- The tasks:
1. Could you condense the paragraph starting "This is interesting reading" in the plow forum thread into one shorter sentence that keeps its main facts?
2. Can you carry the plow forum thread forward from the point where it stops?

- Supplied text:
——————

This is interesting reading. Tons of guys running the old Fisher headgear, with that yellow "Decapitator" sticking out the front. But I don't see them on anything newer than the 94 basher mentioned. Apparently older trucks don't get in accidents, eh?


----------



## Sno4U (Dec 30, 2003)

2COR517;803363 said:


> This is interesting reading. Tons of guys running the old Fisher headgear, with that yellow "Decapitator" sticking out the front. But I don't see them on anything newer than the 94 basher mentioned. Apparently older trucks don't get in accidents, eh?


Well, thats a simple 1. The old versionss are "grandfathered" in. You can buy one of the older trucks and even put a convetional mount on it (now-today) but anything after '94 ya can't. Manus. don't even offer a carton for a newer truck-say if u want have a blade and want to install that on a newer truck. 
I'll still hold up w/ the fact that I much prefer my ols style, cable ccontrolled, Western over any newer Western.
Of course, I suppose if we all still only had cable control plows, there wouldn't be V-plows availabale either.


----------



## basher (Nov 13, 2004)

Sno4U;803368 said:


> Well, thats a simple 1. The old versionss are "grandfathered" in. You can buy one of the older trucks and even put a convetional mount on it (now-today) but anything after '94 ya can't. Manus. don't even offer a carton for a newer truck-say if u want have a blade and want to install that on a newer truck.

——————

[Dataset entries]
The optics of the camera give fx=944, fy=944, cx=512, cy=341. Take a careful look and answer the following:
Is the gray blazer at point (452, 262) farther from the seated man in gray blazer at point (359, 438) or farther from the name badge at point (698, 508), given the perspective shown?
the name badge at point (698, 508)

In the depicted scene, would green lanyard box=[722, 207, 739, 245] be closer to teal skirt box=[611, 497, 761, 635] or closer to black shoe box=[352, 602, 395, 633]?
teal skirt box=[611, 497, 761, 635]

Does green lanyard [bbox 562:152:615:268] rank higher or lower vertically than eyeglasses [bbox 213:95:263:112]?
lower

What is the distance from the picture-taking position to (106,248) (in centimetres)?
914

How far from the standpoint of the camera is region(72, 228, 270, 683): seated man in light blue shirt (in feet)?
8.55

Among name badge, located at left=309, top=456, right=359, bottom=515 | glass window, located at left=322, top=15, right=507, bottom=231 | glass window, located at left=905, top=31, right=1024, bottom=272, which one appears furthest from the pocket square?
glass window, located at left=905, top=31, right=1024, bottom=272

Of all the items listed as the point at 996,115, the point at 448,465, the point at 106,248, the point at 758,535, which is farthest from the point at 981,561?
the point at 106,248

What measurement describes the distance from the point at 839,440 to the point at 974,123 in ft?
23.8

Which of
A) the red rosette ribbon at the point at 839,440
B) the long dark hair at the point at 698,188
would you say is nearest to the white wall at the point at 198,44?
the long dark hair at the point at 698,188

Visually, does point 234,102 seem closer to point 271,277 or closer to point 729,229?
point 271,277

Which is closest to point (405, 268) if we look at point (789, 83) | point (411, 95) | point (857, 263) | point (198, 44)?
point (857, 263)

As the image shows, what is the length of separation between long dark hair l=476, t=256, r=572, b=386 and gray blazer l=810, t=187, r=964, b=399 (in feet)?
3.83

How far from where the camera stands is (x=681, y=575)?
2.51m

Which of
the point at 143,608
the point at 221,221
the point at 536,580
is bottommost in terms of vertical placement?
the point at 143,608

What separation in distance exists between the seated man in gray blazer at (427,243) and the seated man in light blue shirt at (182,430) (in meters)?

——————

- Written answers:
1. Many guys run the old Fisher headgear with the yellow "Decapitator" sticking out the front, but none show up on anything newer than basher's '94, as if older trucks never get in accidents.

2.
> I'll still hold up w/ the fact that I much prefer my ols style, cable ccontrolled, Western over any newer Western.
> Of course, I suppose if we all still only had cable control plows, there wouldn't be V-plows availabale either.


Meyer has 17091 conventional 84-91 Ford and the 17078 73-87 chevy mount still on the books list price in the $1300 range.

the conventional mount cable operated Western was/is a great snow mover but it works just as well with a Elec. Solenoid controlled pump. My standerd 7.5 western conventional mount with the Elec/chartrige on a 91 V8 Dakota extend cab short bed is still maybe my favorite plow vehicle. Oh an Western made a conventional mount Vee as did Diamond and I believe Boss


----------



## Sno4U (Dec 30, 2003)

Hey Basher, can I buy a conventional mount carton for my '97 1/2Ton, short bed, Dodger?
(Ya I know a 11/2 ton is alight truck but, its replacing a Jeep that got mashed last year)


----------



## basher (Nov 13, 2004)

not after 94.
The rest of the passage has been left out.